Document passage →
——

Date: Tue, 8 Mar 2016 07:36:39 +0100
From: Borislav Petkov <bp@alien8.de>
To: Andy Lutomirski <luto@kernel.org>
Cc: x86@kernel.org, linux-kernel@vger.kernel.org,
        Oleg Nesterov <oleg@redhat.com>,
        Andrew Cooper <andrew.cooper3@citrix.com>,
        Brian Gerst <brgerst@gmail.com>
Subject: Re: [PATCH v2 09/10] x86/entry/32: Simplify and fix up the SYSENTER
 stack #DB/NMI fixup
Message-ID: <20160308063639.GA16568@pd.tnic>
References: <cover.1457243356.git.luto@kernel.org>
 <058be18d3a17d478a2db845f0052a535e6a4057e.1457243356.git.luto@kernel.org>
MIME-Version: 1.0
Content-Type: text/plain; charset=utf-8
Content-Disposition: inline
In-Reply-To: <058be18d3a17d478a2db845f0052a535e6a4057e.1457243356.git.luto@kernel.org>
User-Agent: Mutt/1.5.24 (2015-08-30)
Sender: linux-kernel-owner@vger.kernel.org
Content-Length: 7338
Lines: 209

On Sat, Mar 05, 2016 at 09:52:22PM -0800, Andy Lutomirski wrote:
> Right after SYSENTER, we can get a #DB or NMI.  On x86_32, there's no IST,
> so the exception handler is invoked on the temporary SYSENTER stack.
> 
> Because the SYSENTER stack is very small, we have a fixup to switch
> off the stack quickly when this happens.  The old fixup had several issues:
> 
> 1. It checked the interrupt frame's CS and EIP.  This wasn't
>    obviously correct on Xen or if vm86 mode was in use [1].
> 
> 2. In the NMI handler, it did some frightening digging into the
>    stack frame.  I'm not convinced this digging was correct.
> 
> 3. The fixup didn't switch stacks and then switch back.  Instead, it
>    synthesized a brand new stack frame that would redirect the IRET
>    back to the SYSENTER code.  That frame was highly questionable.
>    For one thing, if NMI nested inside #DB, we would effectively
>    abort the #DB prologue, which was probably safe but was
>    frightening.  For another, the code used PUSHFL to write the
>    FLAGS portion of the frame, which was simply bogus -- by the time
>    PUSHFL was called, at least TF, NT, VM, and all of the arithmetic
>    flags were clobbered.

——

Problem to solve → Update the SYSENTER patch reply from "On Sat, Mar" up to and including "temporary SYSENTER stack.", and write that span out again with "temporary" replaced by "transient". You won't need the items that follow to do this work.

Supplied entries →
——

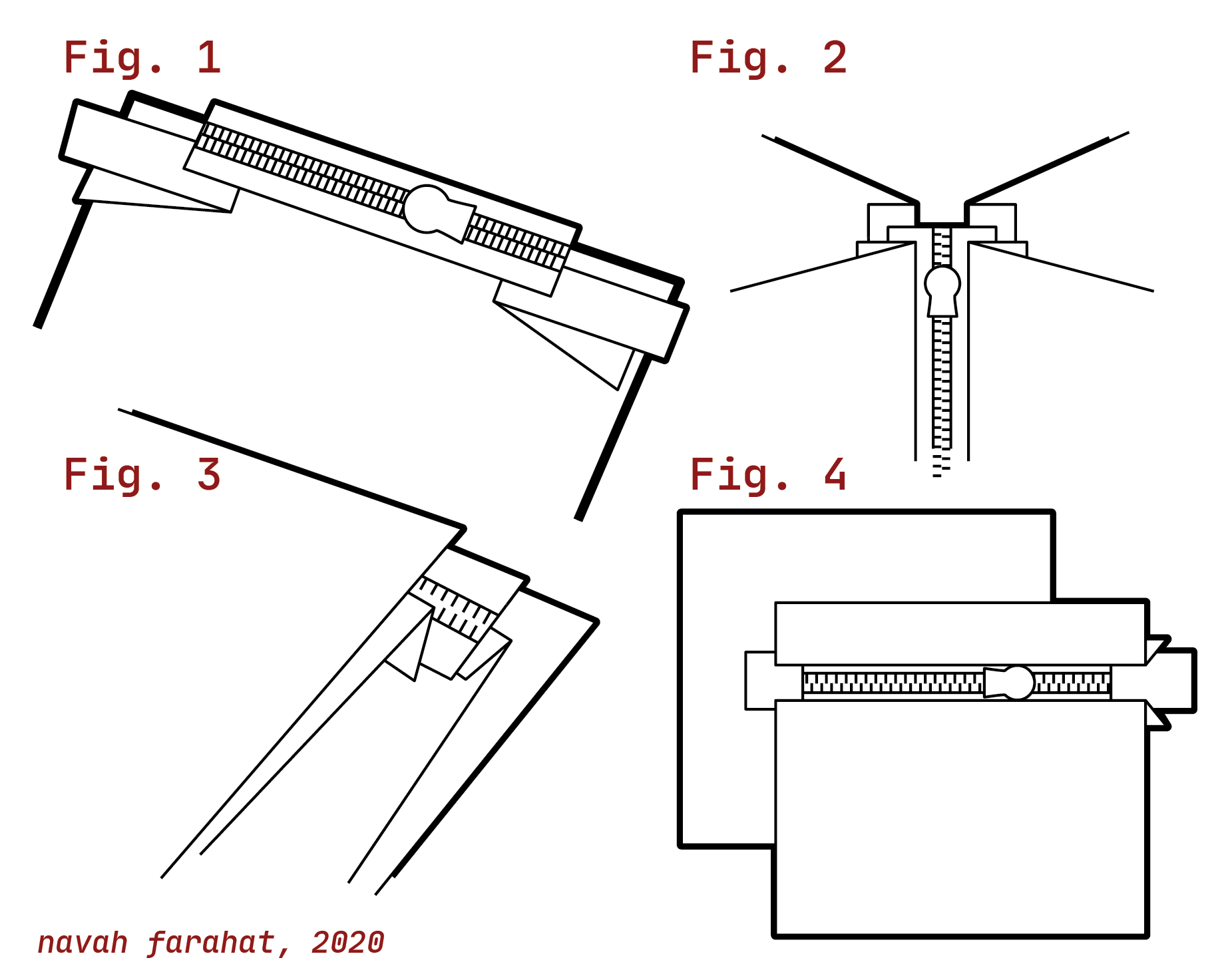 Fig. 1

Fig. 2

Fig. 3

Fig. 4

navah farahat, 2020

——

Answer to this task →
On Sat, Mar 05, 2016 at 09:52:22PM -0800, Andy Lutomirski wrote:
> Right after SYSENTER, we can get a #DB or NMI.  On x86_32, there's no IST,
> so the exception handler is invoked on the transient SYSENTER stack.